• SET PROBLEM: Skip every line before the one containing "Looking at the image, which", then copy that line and the rest of the entries below exactly, through the last line.

[Data records]
_ _ _ _

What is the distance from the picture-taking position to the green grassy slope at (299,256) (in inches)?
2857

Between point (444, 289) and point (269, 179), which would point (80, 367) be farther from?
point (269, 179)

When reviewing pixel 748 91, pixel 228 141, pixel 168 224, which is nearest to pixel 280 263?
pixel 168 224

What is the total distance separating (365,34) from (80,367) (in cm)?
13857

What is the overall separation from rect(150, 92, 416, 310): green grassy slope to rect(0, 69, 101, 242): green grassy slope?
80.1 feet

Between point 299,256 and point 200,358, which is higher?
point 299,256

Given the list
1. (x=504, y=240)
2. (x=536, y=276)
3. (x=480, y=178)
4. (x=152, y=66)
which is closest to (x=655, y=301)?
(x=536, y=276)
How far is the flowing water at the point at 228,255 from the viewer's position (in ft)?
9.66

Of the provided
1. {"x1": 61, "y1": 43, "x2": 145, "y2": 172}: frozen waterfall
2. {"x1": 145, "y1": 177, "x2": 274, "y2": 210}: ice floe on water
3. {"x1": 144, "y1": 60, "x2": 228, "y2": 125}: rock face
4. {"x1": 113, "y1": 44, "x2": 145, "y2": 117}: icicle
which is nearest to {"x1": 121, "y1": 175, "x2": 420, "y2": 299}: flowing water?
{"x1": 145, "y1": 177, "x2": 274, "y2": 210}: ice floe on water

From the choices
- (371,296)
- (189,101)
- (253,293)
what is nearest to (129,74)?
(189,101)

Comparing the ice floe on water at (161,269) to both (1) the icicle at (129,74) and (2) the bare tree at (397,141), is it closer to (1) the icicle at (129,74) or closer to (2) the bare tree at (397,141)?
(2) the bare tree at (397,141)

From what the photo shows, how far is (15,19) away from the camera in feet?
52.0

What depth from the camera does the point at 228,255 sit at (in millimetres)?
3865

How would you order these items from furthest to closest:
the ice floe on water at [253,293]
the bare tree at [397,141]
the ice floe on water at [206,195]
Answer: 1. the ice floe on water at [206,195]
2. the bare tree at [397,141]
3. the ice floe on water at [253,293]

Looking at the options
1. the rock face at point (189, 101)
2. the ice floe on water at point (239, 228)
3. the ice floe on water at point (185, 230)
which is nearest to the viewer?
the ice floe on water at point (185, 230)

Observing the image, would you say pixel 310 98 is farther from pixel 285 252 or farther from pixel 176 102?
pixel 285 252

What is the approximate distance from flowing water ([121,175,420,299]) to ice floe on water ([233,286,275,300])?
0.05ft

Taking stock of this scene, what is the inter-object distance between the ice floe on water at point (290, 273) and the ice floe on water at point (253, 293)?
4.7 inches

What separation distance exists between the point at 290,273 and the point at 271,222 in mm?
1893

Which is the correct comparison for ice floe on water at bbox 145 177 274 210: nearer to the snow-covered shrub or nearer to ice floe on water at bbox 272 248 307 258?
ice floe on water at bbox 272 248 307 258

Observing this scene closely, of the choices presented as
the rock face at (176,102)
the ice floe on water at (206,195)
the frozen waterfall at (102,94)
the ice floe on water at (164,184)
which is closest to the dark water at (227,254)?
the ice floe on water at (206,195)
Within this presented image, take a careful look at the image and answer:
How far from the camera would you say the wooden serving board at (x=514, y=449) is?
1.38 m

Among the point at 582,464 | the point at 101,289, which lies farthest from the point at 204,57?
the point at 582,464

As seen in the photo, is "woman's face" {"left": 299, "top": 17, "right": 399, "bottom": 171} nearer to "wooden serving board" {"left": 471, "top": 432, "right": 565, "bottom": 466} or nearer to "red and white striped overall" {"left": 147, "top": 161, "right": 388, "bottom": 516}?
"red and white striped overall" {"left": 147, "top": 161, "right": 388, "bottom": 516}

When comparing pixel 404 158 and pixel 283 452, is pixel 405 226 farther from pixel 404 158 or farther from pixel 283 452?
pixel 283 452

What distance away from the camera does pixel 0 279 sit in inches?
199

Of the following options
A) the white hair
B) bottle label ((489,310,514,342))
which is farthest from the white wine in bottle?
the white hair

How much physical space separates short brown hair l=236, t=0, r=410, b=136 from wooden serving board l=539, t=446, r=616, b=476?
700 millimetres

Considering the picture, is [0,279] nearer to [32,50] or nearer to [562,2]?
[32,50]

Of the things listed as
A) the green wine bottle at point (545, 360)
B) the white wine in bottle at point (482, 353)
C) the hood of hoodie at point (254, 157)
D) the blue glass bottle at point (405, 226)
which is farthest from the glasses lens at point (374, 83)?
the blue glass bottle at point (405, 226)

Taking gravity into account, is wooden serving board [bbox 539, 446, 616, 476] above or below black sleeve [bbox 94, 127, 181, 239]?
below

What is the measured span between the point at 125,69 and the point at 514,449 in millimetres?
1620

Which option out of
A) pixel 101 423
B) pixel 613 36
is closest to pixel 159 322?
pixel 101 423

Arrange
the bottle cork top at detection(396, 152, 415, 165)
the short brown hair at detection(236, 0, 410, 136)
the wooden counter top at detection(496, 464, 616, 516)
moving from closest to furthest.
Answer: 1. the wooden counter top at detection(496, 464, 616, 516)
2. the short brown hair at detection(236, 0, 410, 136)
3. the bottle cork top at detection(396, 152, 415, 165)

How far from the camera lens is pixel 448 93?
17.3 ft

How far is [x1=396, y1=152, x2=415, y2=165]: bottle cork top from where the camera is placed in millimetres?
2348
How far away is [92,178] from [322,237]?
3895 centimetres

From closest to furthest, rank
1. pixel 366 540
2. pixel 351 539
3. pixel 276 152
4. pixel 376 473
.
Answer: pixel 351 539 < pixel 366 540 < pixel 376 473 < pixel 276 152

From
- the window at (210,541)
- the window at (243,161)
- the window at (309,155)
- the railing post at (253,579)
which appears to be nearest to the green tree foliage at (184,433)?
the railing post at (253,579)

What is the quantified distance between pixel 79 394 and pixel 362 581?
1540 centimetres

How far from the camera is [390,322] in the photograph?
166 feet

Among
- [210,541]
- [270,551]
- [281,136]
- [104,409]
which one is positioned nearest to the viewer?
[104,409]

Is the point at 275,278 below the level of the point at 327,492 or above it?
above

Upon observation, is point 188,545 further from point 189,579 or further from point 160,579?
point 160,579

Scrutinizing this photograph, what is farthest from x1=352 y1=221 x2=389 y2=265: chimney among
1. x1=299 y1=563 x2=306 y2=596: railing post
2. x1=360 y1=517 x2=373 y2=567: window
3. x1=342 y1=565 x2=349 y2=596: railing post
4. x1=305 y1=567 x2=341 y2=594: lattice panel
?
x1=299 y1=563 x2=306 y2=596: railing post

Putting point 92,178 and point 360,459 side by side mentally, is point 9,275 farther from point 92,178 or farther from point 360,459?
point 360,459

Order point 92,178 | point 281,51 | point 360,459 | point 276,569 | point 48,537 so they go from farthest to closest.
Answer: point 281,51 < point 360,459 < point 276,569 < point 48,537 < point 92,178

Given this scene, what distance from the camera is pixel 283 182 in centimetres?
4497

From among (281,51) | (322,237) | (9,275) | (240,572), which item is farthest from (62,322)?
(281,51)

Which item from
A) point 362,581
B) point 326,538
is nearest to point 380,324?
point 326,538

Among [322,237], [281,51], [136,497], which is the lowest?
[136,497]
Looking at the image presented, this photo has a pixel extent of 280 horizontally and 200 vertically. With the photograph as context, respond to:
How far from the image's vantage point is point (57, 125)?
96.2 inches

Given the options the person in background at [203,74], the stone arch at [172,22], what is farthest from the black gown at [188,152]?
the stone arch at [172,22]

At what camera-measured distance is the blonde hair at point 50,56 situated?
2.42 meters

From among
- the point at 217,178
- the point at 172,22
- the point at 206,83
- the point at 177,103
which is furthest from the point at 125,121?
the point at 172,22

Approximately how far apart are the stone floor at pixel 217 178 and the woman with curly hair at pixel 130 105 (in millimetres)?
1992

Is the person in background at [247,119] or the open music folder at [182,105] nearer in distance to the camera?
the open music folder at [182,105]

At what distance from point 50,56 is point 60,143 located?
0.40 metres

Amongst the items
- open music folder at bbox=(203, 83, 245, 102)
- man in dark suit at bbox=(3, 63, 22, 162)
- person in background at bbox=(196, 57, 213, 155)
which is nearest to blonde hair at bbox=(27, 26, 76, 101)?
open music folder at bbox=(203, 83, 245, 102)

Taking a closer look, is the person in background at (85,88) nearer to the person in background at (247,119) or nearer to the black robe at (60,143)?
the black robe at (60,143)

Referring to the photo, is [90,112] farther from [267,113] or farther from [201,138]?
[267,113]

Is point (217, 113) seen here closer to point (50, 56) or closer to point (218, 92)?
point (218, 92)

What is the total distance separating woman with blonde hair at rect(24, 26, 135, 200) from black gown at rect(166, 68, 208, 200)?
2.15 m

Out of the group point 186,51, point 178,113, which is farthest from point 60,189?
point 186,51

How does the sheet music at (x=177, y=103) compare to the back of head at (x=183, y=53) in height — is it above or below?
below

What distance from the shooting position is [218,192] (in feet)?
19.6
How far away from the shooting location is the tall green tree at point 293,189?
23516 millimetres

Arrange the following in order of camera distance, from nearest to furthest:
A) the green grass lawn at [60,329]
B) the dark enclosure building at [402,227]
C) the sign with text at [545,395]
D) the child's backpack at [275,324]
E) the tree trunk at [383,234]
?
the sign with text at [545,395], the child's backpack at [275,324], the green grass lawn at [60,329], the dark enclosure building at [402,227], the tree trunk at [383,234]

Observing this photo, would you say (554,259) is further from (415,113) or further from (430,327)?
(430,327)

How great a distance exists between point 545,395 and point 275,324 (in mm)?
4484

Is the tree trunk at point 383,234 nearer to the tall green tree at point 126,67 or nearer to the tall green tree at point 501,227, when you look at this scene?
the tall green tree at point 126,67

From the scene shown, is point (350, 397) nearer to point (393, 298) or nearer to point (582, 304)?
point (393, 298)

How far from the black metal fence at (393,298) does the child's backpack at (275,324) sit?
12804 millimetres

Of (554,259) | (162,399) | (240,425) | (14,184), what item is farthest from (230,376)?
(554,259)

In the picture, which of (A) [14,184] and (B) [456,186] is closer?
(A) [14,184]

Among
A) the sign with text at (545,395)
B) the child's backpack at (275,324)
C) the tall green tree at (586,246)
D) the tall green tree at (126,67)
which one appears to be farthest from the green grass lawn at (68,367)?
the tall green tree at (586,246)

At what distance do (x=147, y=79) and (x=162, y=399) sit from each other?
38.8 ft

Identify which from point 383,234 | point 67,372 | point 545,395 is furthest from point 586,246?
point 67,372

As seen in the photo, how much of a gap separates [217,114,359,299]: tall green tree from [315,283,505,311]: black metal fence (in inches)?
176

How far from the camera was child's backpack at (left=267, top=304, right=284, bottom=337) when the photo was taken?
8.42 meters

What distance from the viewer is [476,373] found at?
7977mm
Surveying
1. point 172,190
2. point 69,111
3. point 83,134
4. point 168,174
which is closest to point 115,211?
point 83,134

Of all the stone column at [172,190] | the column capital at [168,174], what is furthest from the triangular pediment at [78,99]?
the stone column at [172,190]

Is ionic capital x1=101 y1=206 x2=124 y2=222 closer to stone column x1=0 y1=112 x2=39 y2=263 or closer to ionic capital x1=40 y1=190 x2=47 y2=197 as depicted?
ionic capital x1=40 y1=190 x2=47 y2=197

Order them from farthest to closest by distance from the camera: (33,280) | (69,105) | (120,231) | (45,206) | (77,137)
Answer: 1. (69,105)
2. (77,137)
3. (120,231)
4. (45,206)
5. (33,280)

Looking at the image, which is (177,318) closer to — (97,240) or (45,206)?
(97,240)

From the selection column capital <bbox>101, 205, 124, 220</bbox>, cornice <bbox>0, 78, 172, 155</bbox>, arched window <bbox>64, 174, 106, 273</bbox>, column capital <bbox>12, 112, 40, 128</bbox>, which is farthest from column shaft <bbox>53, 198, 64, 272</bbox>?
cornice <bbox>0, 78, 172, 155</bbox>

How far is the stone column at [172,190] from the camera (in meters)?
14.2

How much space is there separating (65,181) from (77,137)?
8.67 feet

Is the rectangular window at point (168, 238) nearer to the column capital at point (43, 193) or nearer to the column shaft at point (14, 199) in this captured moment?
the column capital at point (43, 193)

_ _ _ _

• WRITTEN SOLUTION:
Looking at the image, which is (177,318) closer to — (97,240) or (45,206)?
(97,240)

From the selection column capital <bbox>101, 205, 124, 220</bbox>, cornice <bbox>0, 78, 172, 155</bbox>, arched window <bbox>64, 174, 106, 273</bbox>, column capital <bbox>12, 112, 40, 128</bbox>, which is farthest from column shaft <bbox>53, 198, 64, 272</bbox>?
cornice <bbox>0, 78, 172, 155</bbox>

How far is the stone column at [172,190] from the camera (in meters)?
14.2

How much space is there separating (65,181) from (77,137)?
8.67 feet

Is the rectangular window at point (168, 238) nearer to the column capital at point (43, 193) or nearer to the column shaft at point (14, 199) in this captured moment?
the column capital at point (43, 193)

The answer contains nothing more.